Portfolio Management Simulation – Atharva Capital
Managed a $1M simulated portfolio for 45 days, rotating from defense into undervalued equities to generate alpha vs S&P 500.
1-line summary
I managed a $1M simulated portfolio over 45 days, starting defensively and rotating into undervalued equities during market drawdowns to generate meaningful alpha versus the S&P 500.
Overview
This project was a live portfolio management simulation where I managed a $1,000,000 portfolio using Bloomberg’s PRTU function over a 45-day period, from March 1 to April 15, 2025. Rather than treating this as a trading exercise, I approached it as if I were managing real client capital. Every allocation decision was driven by valuation, margin of safety, and conviction, not by the need to stay fully invested. The portfolio evolved dynamically as market conditions changed, moving from a defensive posture into concentrated equity positions as opportunities emerged.
Project Motivation
When the simulation began, markets across both the U.S. and India felt stretched. Valuations were high, sentiment was optimistic, and I did not see many opportunities that met my criteria for downside protection. Instead of forcing capital into expensive equities, I made a conscious decision to start defensively. My goal was not to maximize activity, but to preserve flexibility.

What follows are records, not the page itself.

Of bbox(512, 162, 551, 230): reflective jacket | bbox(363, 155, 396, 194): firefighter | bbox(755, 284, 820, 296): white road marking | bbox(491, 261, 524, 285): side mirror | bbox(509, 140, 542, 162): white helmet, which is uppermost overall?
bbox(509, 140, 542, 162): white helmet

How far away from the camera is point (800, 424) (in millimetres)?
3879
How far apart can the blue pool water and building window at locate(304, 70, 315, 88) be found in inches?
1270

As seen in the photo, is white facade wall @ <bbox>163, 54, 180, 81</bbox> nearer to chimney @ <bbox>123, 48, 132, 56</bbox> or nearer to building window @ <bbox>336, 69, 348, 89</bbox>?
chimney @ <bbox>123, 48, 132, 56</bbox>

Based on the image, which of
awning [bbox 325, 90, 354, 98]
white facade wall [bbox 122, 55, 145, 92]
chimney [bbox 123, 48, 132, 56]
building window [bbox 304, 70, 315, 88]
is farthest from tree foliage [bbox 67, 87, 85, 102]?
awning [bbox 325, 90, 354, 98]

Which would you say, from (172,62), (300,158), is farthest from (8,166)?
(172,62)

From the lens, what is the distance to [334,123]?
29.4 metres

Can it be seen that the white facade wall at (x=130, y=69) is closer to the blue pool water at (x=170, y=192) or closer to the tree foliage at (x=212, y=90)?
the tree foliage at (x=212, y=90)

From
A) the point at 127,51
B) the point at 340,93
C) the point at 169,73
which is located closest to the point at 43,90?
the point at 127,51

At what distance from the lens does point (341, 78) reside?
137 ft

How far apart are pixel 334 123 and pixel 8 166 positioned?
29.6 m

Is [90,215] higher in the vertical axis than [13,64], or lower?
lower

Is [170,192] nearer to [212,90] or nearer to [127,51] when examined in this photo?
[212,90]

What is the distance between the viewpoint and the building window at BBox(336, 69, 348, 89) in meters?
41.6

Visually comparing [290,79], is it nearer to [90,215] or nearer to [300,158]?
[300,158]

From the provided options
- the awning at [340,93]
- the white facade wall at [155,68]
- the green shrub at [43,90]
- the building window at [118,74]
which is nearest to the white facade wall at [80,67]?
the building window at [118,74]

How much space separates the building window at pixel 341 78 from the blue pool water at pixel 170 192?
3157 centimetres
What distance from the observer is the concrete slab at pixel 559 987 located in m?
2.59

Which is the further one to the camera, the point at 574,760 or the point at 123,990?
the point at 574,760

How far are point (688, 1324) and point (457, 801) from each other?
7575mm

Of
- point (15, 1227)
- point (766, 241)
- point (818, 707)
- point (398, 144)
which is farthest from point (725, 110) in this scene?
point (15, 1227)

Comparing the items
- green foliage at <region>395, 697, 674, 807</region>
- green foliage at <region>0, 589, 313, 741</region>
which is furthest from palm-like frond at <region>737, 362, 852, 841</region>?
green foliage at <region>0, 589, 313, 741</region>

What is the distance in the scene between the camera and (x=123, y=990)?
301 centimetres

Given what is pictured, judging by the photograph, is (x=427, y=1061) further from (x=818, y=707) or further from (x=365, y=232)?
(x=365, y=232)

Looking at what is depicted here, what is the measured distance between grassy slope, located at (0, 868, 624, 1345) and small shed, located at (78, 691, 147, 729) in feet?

This project was about answering one question: Can discipline and patience outperform forced participation over a short and volatile window?
Decision-Making Process
Starting defensively I began the portfolio fully allocated to a Gold ETF (IAUM), as a strategic placeholder while I waited for equity valuations to reset.
First rotation into equities: Polycab On March 3, Polycab dropped sharply on news of a potential new entrant. I viewed this as a market overreaction and initiated a 10% position.
Conviction under pressure: NVDA and Phinia On March 13, I initiated positions in NVDA and Phinia following sharp declines. I averaged down in NVDA as markets sold off further, allowing the position to grow to roughly 20%.
Expanding into India during volatility Between March 25 and April 8, I added Mahindra & Mahindra, Goldiam, and HDFC Bank as global markets weakened.
Risk Framework and Portfolio Construction
I ran the portfolio with a concentrated, high-conviction mindset. When valuation offered downside protection, I was comfortable allocating 10% or more to a single idea. The portfolio evolved from 100% gold to roughly 80% equities and 20% gold by the end of the period. Exposure was split across U.S. and Indian markets.
Results and Impact
By rotating capital from gold into undervalued equities during periods of fear, the portfolio outperformed the S&P 500 over the simulation window. More importantly, performance came from process, not prediction. I waited, acted selectively, and sized positions based on conviction rather than noise.
Reflections and Lessons
Patience beats activity. Starting defensively created flexibility to buy when others were forced sellers. Conviction must be earned. NVDA reminded me how narrative can overpower discipline. Geographic familiarity matters. My deeper understanding of Indian companies improved decisions under stress. Short windows test discipline, not brilliance.
Conclusion
This simulation was less about outperforming a benchmark and more about understanding myself as a portfolio manager. Markets fall faster than they rise, fear creates opportunity, and patience is not passive, it is preparatory.